(※写真はイメージです/PIXTA)
厳格な父が残したの1枚のメモ
「父は昔ながらの“堅物の親父”でした。口数も少なく常識人。羽目を外しているところは、一度も見たことがありません」
津田大輔さん(45歳・仮名)です。今年初め、父・和彦さん(享年71歳・仮名)が倒れ、1ヵ月後、息を引き取りました。厳格だった父との関係は、決して密なものではなかったと大輔さんは振り返ります。葬儀を終え、気落ちする母を支えながら、大輔さんは実家の遺品整理を始めました。質素倹約、質実剛健……父を表現するのにピッタリな四字熟語です。無駄なものはなく、すぐに終わるだろうと考えていたといいます。
「父の書斎を整理していたとき、本棚の奥から、使い古された革の手帳が出てきました。パラパラとめくると、一枚の付箋が挟まっていました」
そこには、和彦さんのものと思われる几帳面な文字で「ID/PAS」とだけ書かれ、いくつかのサイト名らしきアルファベットと、意味不明な文字列が並んでいました。

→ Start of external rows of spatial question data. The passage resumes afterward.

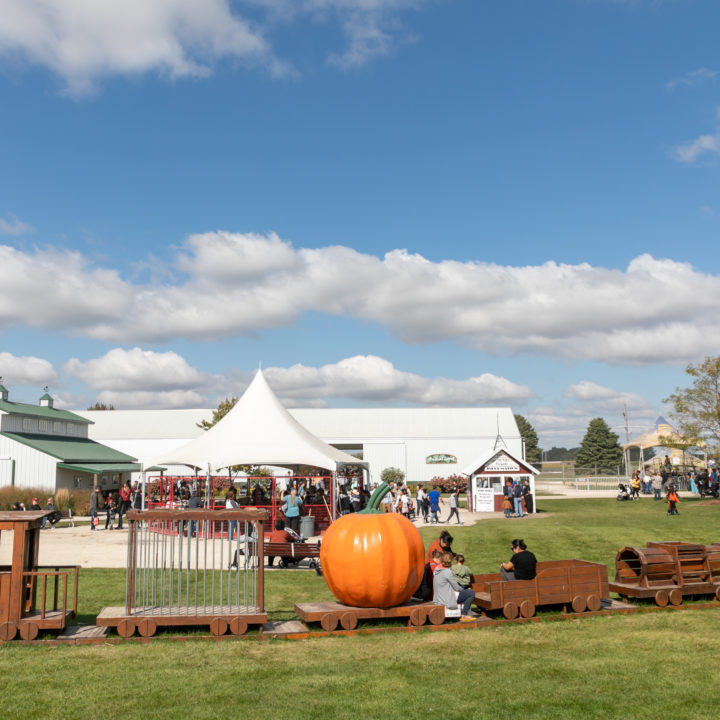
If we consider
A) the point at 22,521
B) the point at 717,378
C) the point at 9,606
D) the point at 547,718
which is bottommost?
the point at 547,718

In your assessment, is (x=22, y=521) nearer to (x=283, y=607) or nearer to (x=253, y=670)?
(x=253, y=670)

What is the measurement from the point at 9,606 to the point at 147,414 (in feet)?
204

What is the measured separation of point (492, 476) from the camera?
34.9 meters

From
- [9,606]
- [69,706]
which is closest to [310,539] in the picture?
[9,606]

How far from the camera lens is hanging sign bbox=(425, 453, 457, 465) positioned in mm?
62562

「何の気なしに、書斎の隅に置かれたままだった古いデスクトップパソコンの電源を入れてみたんです。父がパソコンを使っている姿など、ほとんど見たことがなかったのですが……」
付箋にあった「PCログイン」らしき文字列を入力すると、驚いたことにデスクトップ画面が現れました。そこには、家計簿ソフトのアイコンと、見慣れないネット証券会社のブックマークがありました。大輔さんは、恐る恐るその証券会社のサイトを開き、付箋に書かれた別のIDとパスワードを入力。ログインボタンをクリックした次の瞬間、一郎さんは自分の目を疑いました。画面に表示された「資産評価額」の欄には想像だにしなかった「5,000万円」という金額が並んでいたのです。
「父さん、嘘だろ」と思わず声が出た大輔さん。堅物で、金銭に無頓着だと思っていた父は、実はやり手の投資家だったかもしれない……大輔さんがまったく知らなかった「父の裏の顔」を垣間見た瞬間だったといいます。